Copyright © 2008 The Institute of Electronics, Information and Communication Engineers
Special Section on Robust Speech Processing in Realistic Environments -- Papers -- ASR under Reverberant Conditions |
Robust Speech Recognition by Combining Short-Term and Long-Term Spectrum Based Position-Dependent CMN with Conventional CMN
1 The authors are with Toyohashi University of Technology, Toyohashi-shi, 441–8580 Japan. E-mail: wang{at}slp.ics.tut.ac.jp, 2 The author is with Nagoya University, Nagoya-shi, 464–8603 Japan.
| Abstract |
|---|
In a distant-talking environment, the length of channel impulse response is longer than the short-term spectral analysis window.
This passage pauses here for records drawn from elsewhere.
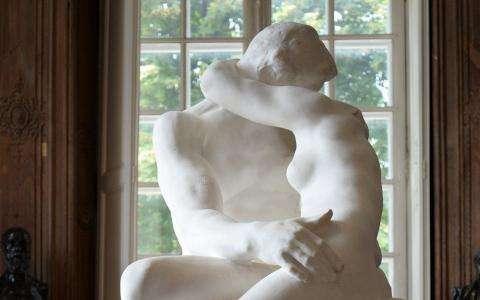 Musée Rodin: soirée de Saint-Valentin et balade dans ses jardins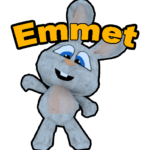 Emmet The Rabbit DEMO free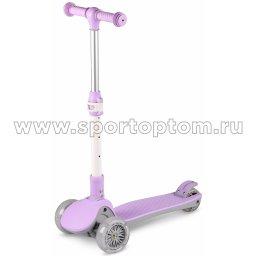 Самокат детский INDIGO FAST трехколесный до 50 кг IN244 Фиолетовый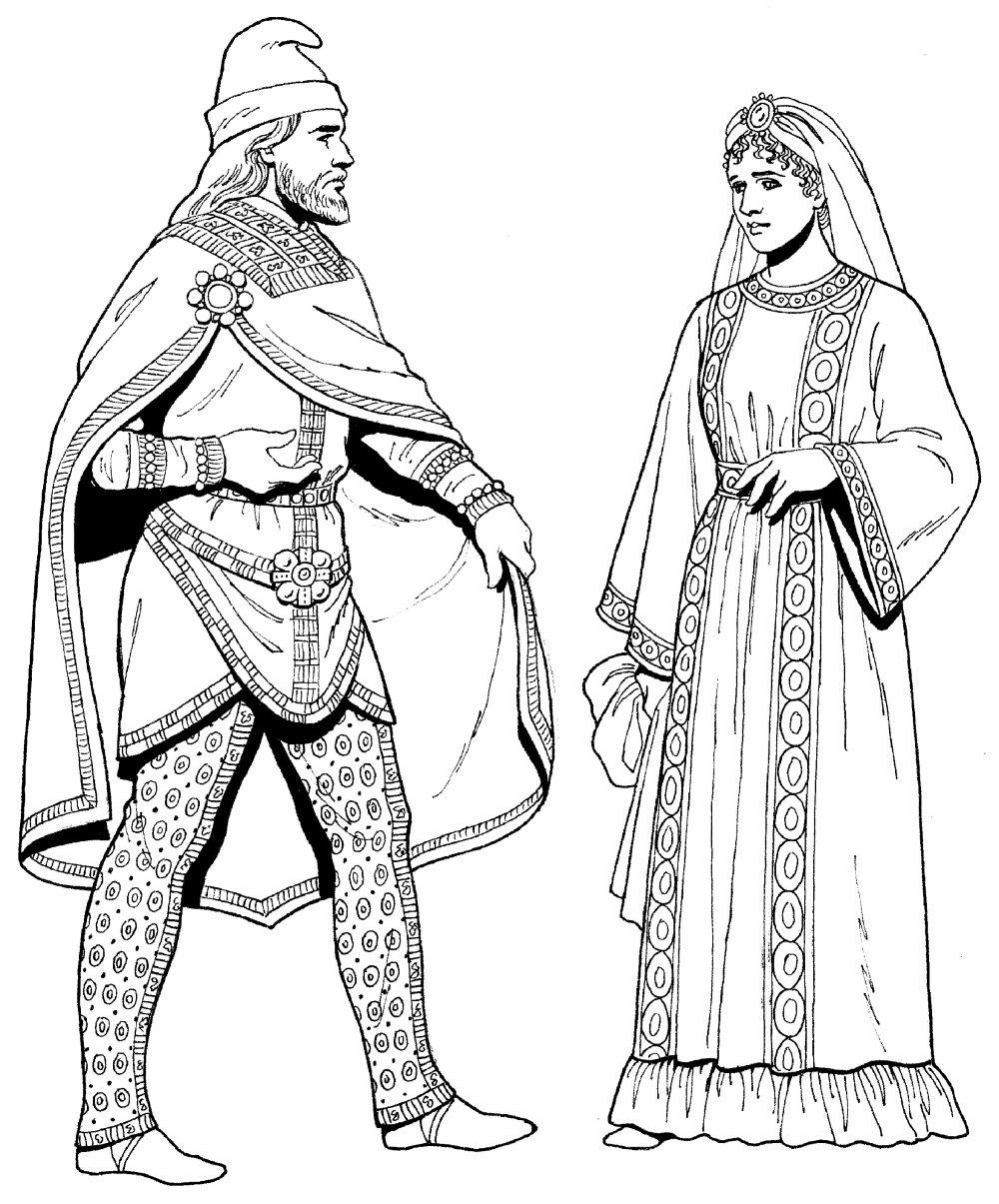 中世纪人物速写图案素材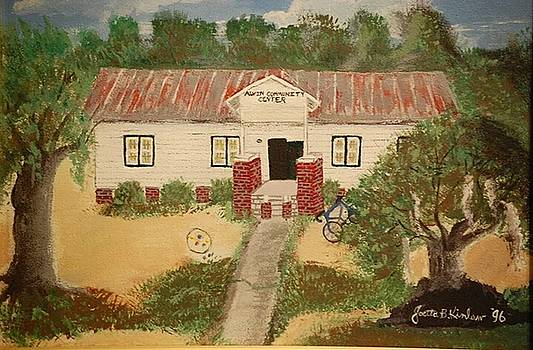 Alvin South Carolina Old School House by Joetta Beauford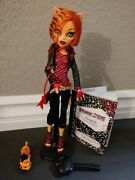 Monster High Toralei Stripe First Wave Doll
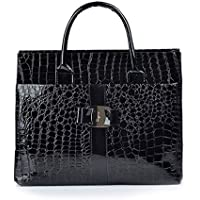 Chinatera Women's Crocodile Shoulder Bags Tote Handbag Purse Leather Bag One Size Black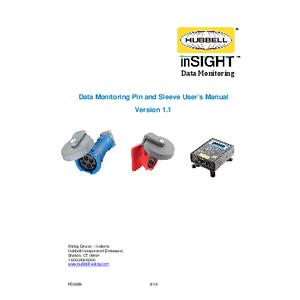 Data Monitoring Pin and Sleeve User's Manual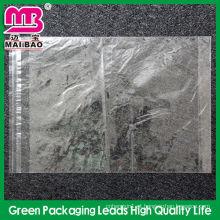 saco de embalagem plástico resealable claro para a roupa
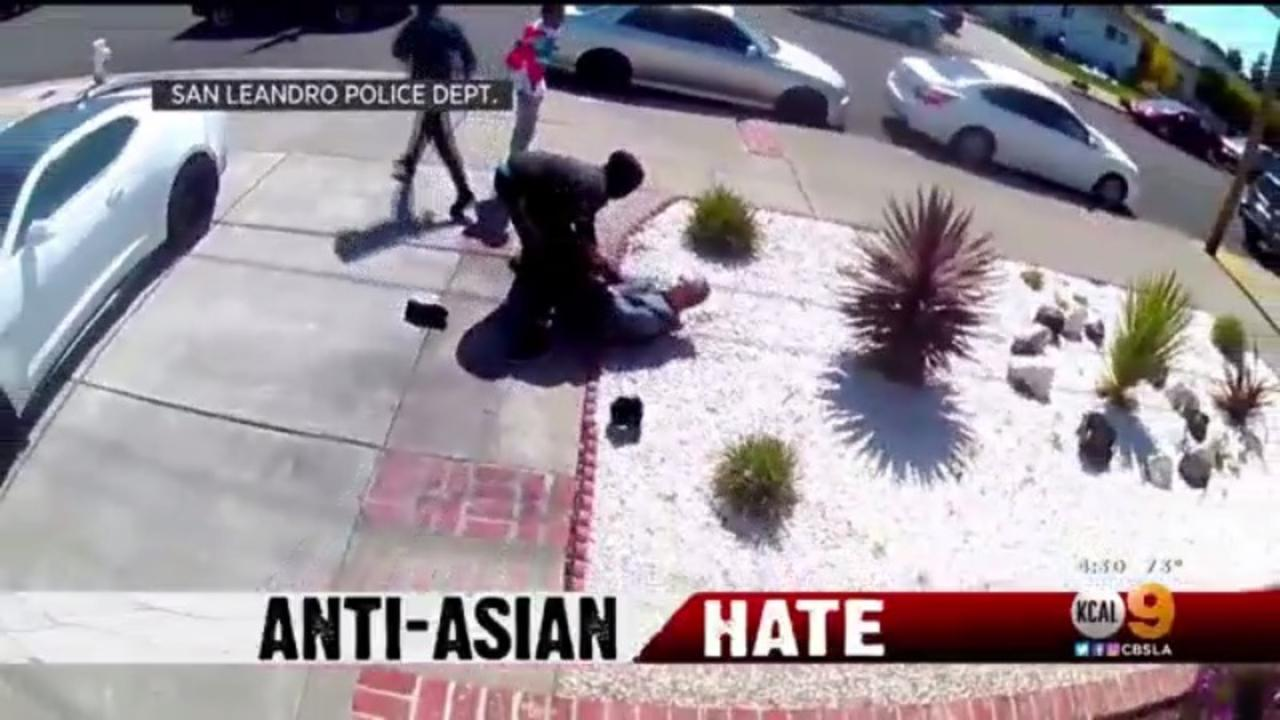 'Stop AAPI Hate' Provides New Data To LAPD And A Place For Victims To Be Heard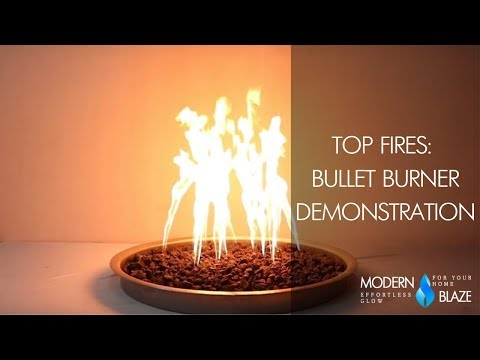 Bullet Burner Demonstration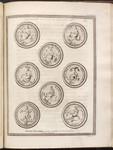 Plate VIII. Mater Deorum cum modio, et turre Homo in aquis, natabundus.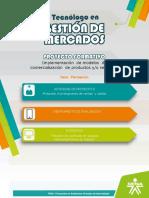 TGM-IE-AP08-EV05.pdf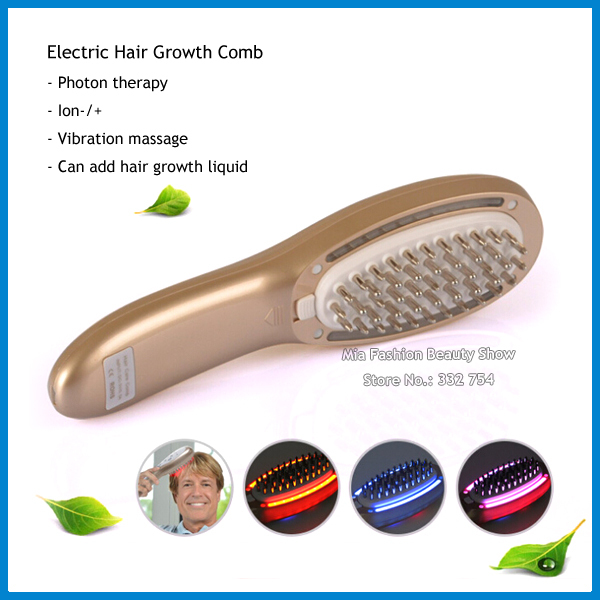Home Use Electric Laser Hair Growth Massager Comb LED Light Photon Therapy Hair Loss Treatment(China (Mainland))
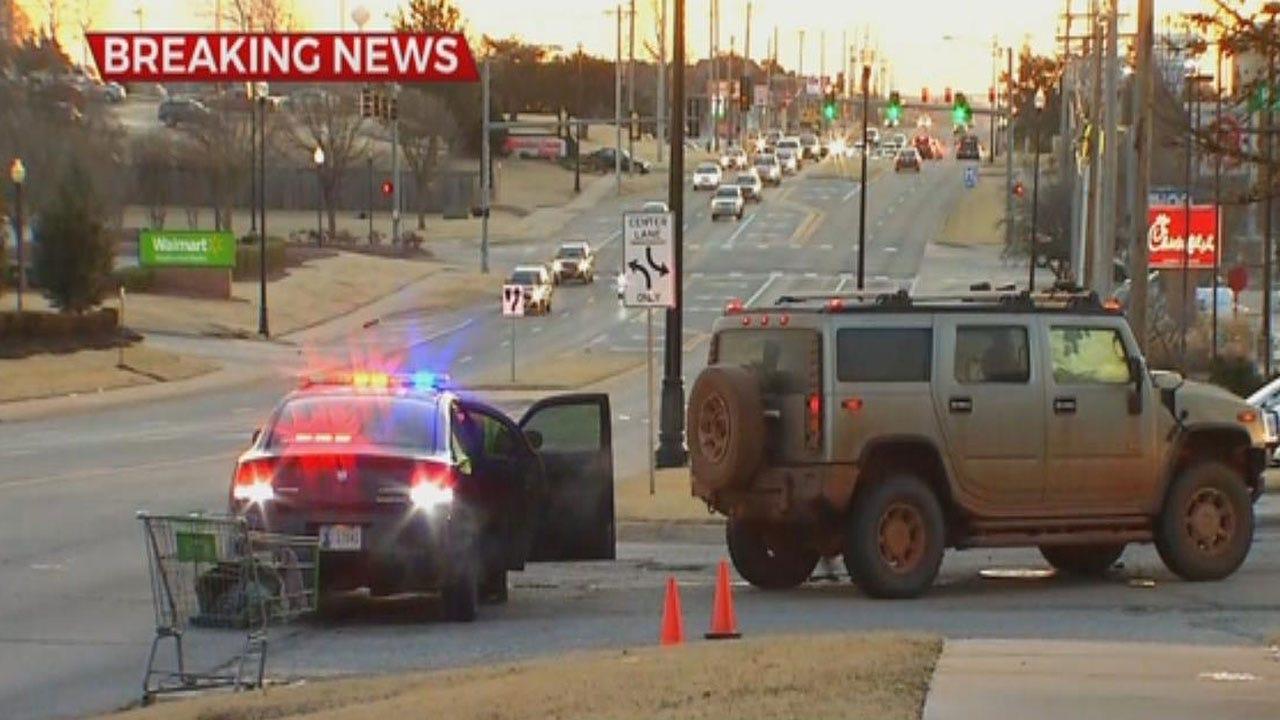 Pedestrian Dies After Being Hit By Vehicle In Edmond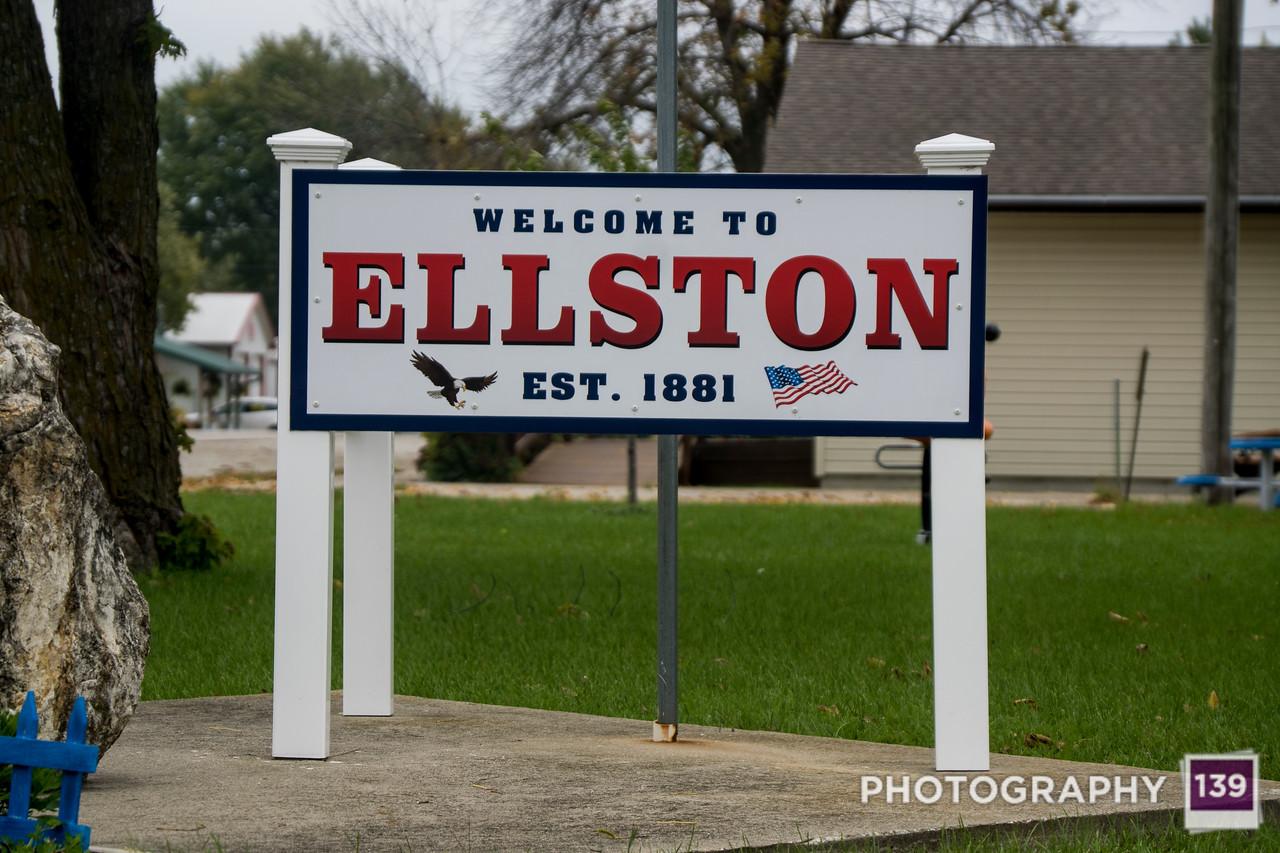 Ellston, Iowa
Conventional short-term spectrum based Cepstral Mean Normalization (CMN) is therefore, not effective under these conditions. In this paper, we propose a robust speech recognition method by combining a short-term spectrum based CMN with a long-term one. We assume that a static speech segment (such as a vowel, for example) affected by reverberation, can be modeled by a long-term cepstral analysis. Thus, the effect of long reverberation on a static speech segment may be compensated by the long-term spectrum based CMN. The cepstral distance of neighboring frames is used to discriminate the static speech segment (long-term spectrum) and the non-static speech segment (short-term spectrum). The cepstra of the static and non-static speech segments are normalized by the corresponding cepstral means. In a previous study, we proposed an environmentally robust speech recognition method based on Position-Dependent CMN (PDCMN) to compensate for channel distortion depending on speaker position, and which is more efficient than conventional CMN. In this paper, the concept of combining short-term and long-term spectrum based CMN is extended to PDCMN. We call this Variable Term spectrum based PDCMN (VT-PDCMN). Since PDCMN/VT-PDCMN cannot normalize speaker variations because a position-dependent cepstral mean contains the average speaker characteristics over all speakers, we also combine PDCMN/VT-PDCMN with conventional CMN in this study. We conducted the experiments based on our proposed method using limited vocabulary (100 words) distant-talking isolated word recognition in a real environment. The proposed method achieved a relative error reduction rate of 60.9% over the conventional short-term spectrum based CMN and 30.6% over the short-term spectrum based PDCMN.
Key Words: robust speech recognition, distant-talking environment, CMN, long-term spectrum
Manuscript received July 2, 2007. Manuscript revised September 6, 2007.